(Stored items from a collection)
* * *
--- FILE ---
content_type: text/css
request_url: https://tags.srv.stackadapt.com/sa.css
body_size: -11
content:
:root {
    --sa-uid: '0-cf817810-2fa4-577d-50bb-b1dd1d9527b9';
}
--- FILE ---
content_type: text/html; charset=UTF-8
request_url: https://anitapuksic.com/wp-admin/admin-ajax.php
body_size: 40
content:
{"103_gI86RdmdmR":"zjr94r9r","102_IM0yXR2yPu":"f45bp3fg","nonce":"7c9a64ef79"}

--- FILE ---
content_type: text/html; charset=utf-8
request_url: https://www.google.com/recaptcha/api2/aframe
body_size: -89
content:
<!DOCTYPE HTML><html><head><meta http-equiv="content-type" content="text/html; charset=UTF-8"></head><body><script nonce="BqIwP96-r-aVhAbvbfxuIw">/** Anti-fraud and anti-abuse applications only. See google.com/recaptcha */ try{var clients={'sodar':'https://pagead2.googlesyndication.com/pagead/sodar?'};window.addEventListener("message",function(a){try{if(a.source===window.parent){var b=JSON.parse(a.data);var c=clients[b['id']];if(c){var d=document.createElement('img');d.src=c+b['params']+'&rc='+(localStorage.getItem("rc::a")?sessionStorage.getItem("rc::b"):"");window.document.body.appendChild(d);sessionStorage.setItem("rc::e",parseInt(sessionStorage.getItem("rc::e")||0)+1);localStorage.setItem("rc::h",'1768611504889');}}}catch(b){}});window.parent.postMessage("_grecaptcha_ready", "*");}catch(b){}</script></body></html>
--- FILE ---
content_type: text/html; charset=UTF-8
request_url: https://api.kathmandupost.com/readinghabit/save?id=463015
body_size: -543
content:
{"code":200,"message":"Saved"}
* * *
About this exercise
Nothing in the records above may be left out; repeat them exactly.

Reply to the exercise
--- FILE ---
content_type: text/css
request_url: https://tags.srv.stackadapt.com/sa.css
body_size: -11
content:
:root {
    --sa-uid: '0-cf817810-2fa4-577d-50bb-b1dd1d9527b9';
}
--- FILE ---
content_type: text/html; charset=UTF-8
request_url: https://anitapuksic.com/wp-admin/admin-ajax.php
body_size: 40
content:
{"103_gI86RdmdmR":"zjr94r9r","102_IM0yXR2yPu":"f45bp3fg","nonce":"7c9a64ef79"}

--- FILE ---
content_type: text/html; charset=utf-8
request_url: https://www.google.com/recaptcha/api2/aframe
body_size: -89
content:
<!DOCTYPE HTML><html><head><meta http-equiv="content-type" content="text/html; charset=UTF-8"></head><body><script nonce="BqIwP96-r-aVhAbvbfxuIw">/** Anti-fraud and anti-abuse applications only. See google.com/recaptcha */ try{var clients={'sodar':'https://pagead2.googlesyndication.com/pagead/sodar?'};window.addEventListener("message",function(a){try{if(a.source===window.parent){var b=JSON.parse(a.data);var c=clients[b['id']];if(c){var d=document.createElement('img');d.src=c+b['params']+'&rc='+(localStorage.getItem("rc::a")?sessionStorage.getItem("rc::b"):"");window.document.body.appendChild(d);sessionStorage.setItem("rc::e",parseInt(sessionStorage.getItem("rc::e")||0)+1);localStorage.setItem("rc::h",'1768611504889');}}}catch(b){}});window.parent.postMessage("_grecaptcha_ready", "*");}catch(b){}</script></body></html>
--- FILE ---
content_type: text/html; charset=UTF-8
request_url: https://api.kathmandupost.com/readinghabit/save?id=463015
body_size: -543
content:
{"code":200,"message":"Saved"}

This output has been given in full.